── RAW RECORDS ──

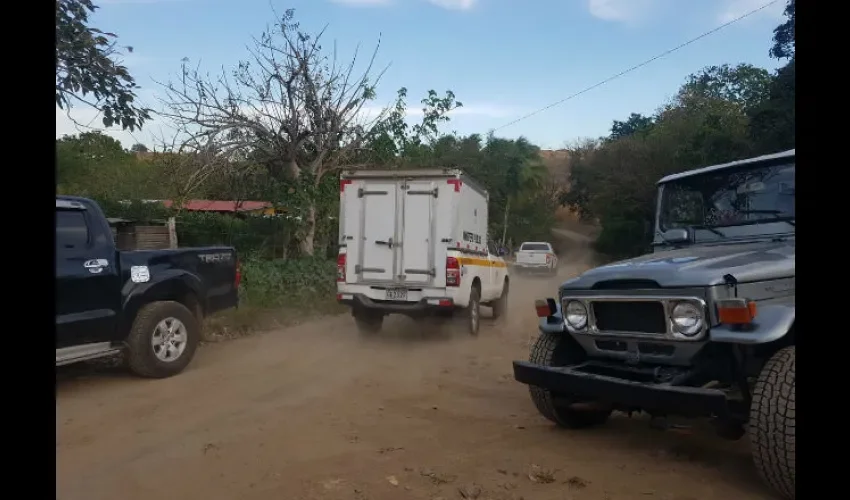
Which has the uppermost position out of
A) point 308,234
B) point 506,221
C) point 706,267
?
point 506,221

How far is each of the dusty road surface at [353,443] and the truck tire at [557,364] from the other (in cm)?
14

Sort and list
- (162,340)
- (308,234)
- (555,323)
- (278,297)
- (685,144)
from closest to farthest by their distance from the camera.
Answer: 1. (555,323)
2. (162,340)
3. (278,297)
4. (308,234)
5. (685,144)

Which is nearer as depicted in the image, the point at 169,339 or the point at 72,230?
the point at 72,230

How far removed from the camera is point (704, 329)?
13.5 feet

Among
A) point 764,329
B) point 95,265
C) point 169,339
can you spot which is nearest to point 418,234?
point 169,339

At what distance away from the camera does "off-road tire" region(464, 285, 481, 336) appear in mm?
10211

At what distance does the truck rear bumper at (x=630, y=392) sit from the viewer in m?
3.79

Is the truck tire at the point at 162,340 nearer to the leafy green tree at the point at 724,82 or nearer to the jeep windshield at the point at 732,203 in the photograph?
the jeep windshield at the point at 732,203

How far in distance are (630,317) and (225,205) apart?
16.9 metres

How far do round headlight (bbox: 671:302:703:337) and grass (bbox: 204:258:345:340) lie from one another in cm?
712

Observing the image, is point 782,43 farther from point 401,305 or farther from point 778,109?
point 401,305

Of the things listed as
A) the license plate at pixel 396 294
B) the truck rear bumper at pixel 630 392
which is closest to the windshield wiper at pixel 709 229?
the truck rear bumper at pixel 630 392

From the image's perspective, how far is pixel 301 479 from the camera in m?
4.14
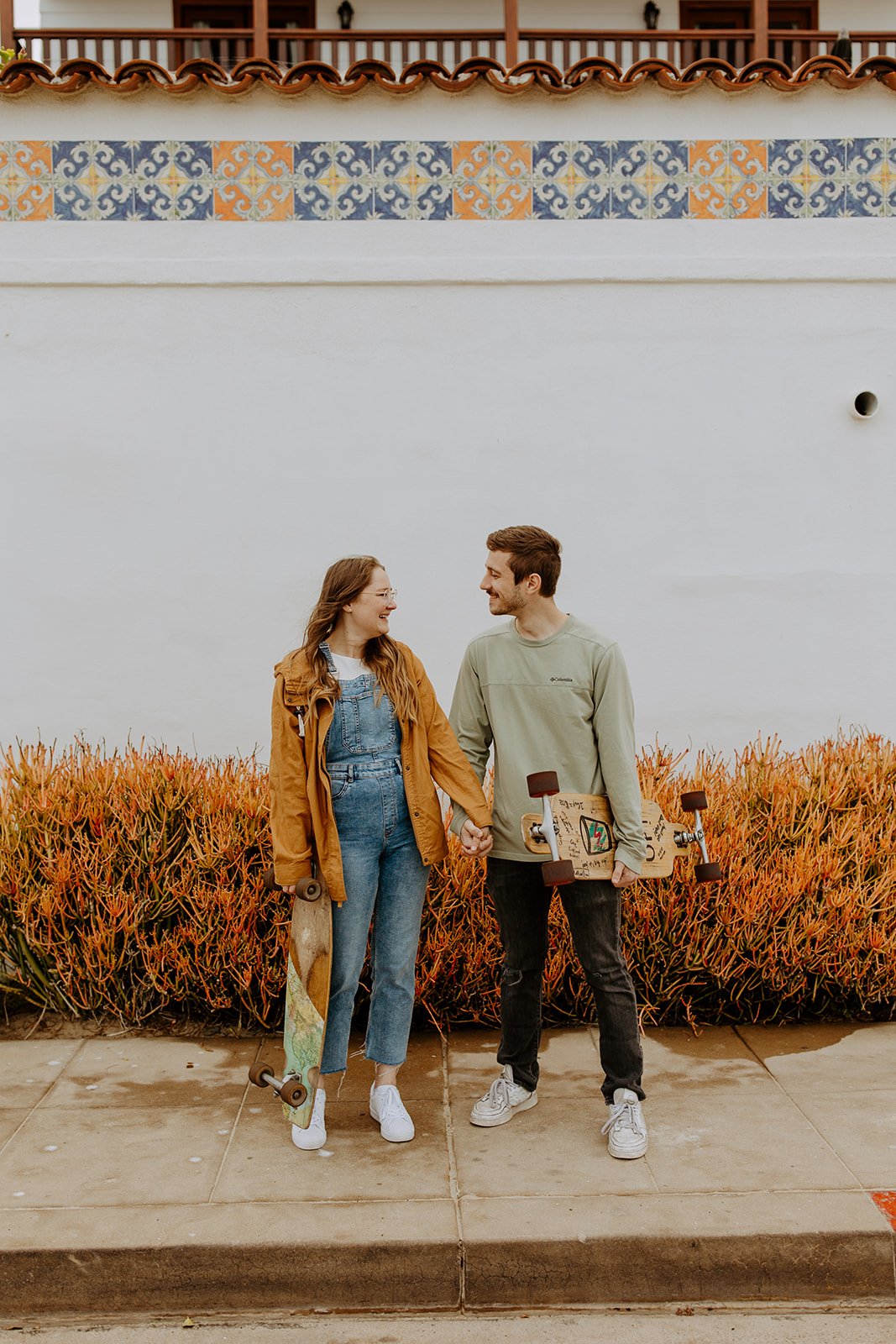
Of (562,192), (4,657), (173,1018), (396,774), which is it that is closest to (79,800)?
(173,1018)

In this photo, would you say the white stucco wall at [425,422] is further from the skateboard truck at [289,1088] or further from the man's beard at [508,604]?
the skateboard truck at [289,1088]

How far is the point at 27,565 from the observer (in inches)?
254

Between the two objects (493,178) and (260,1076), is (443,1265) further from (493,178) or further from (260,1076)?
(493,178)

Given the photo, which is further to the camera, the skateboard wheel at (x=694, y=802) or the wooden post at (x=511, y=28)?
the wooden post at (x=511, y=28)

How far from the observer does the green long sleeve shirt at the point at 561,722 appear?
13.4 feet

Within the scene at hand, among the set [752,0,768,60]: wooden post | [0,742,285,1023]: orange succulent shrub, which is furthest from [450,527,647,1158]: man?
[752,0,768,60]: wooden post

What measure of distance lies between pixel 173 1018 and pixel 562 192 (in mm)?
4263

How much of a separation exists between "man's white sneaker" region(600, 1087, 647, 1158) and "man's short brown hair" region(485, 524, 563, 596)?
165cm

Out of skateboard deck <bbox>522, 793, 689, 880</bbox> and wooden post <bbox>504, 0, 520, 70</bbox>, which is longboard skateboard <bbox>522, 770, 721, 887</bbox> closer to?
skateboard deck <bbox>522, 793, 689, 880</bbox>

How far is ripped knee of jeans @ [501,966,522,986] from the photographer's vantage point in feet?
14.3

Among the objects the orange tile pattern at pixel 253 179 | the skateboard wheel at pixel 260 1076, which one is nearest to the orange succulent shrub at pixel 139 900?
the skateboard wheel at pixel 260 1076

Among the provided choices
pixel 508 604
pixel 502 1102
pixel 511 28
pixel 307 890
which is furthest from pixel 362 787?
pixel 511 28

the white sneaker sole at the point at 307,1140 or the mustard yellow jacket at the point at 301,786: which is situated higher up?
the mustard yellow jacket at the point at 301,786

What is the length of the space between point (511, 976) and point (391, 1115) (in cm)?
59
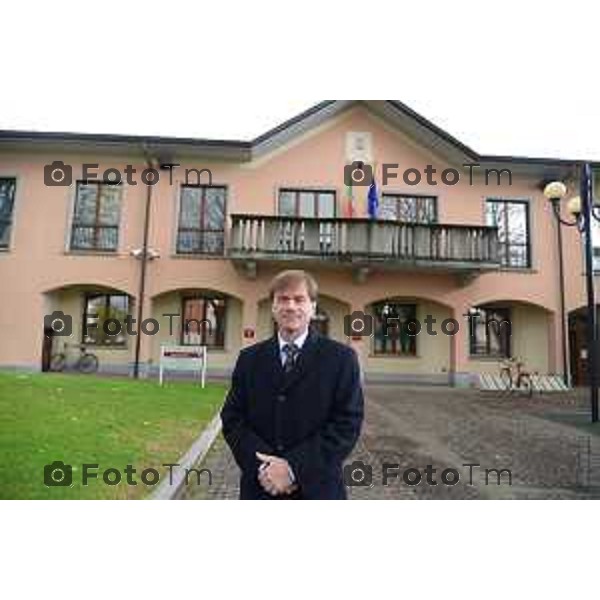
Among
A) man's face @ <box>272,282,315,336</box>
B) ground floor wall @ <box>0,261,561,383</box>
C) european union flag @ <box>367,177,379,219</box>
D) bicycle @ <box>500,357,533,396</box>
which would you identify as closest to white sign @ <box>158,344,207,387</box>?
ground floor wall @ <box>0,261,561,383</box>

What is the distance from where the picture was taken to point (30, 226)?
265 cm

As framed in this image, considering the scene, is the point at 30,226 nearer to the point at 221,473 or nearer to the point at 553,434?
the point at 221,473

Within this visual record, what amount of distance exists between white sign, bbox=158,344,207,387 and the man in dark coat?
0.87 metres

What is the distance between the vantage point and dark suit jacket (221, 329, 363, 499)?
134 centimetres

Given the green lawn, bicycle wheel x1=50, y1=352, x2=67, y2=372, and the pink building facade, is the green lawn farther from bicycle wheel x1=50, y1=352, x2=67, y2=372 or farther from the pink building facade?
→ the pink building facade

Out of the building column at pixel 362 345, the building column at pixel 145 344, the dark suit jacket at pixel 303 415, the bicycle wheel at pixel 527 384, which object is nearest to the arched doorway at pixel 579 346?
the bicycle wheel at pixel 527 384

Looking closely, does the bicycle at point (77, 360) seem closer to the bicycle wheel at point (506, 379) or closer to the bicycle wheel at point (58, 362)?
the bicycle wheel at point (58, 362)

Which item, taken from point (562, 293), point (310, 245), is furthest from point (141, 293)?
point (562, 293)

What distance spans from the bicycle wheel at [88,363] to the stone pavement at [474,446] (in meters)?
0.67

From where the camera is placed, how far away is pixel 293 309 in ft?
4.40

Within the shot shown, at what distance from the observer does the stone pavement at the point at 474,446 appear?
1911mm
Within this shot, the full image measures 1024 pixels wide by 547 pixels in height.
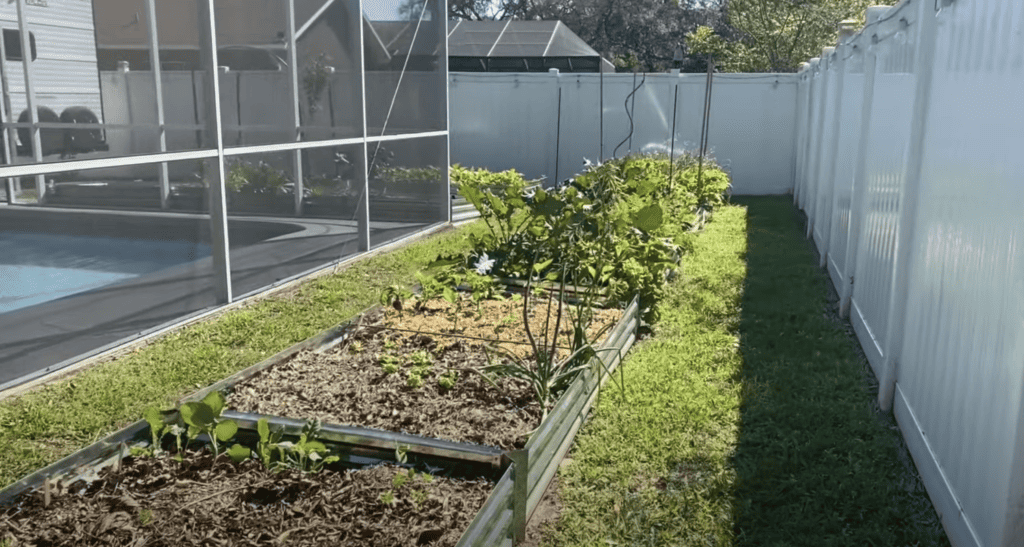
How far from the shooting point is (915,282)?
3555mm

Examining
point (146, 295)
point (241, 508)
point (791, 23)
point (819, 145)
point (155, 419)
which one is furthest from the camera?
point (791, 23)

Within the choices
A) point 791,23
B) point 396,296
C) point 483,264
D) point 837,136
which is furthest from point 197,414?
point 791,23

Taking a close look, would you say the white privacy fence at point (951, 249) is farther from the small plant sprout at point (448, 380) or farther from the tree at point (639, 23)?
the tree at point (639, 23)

───

*TASK TO COMPLETE:* Replace "furthest" with "farthest" in the rows from the line containing "Within the choices" through the end of the rows, and reproduce those lines with nothing else altered.

*COMPLETED TASK:*
Within the choices
A) point 791,23
B) point 396,296
C) point 483,264
D) point 837,136
which is farthest from point 197,414?
point 791,23

Taking a close look, would you say the white privacy fence at point (951, 249) is farther from the small plant sprout at point (448, 380) or farther from the tree at point (639, 23)?
the tree at point (639, 23)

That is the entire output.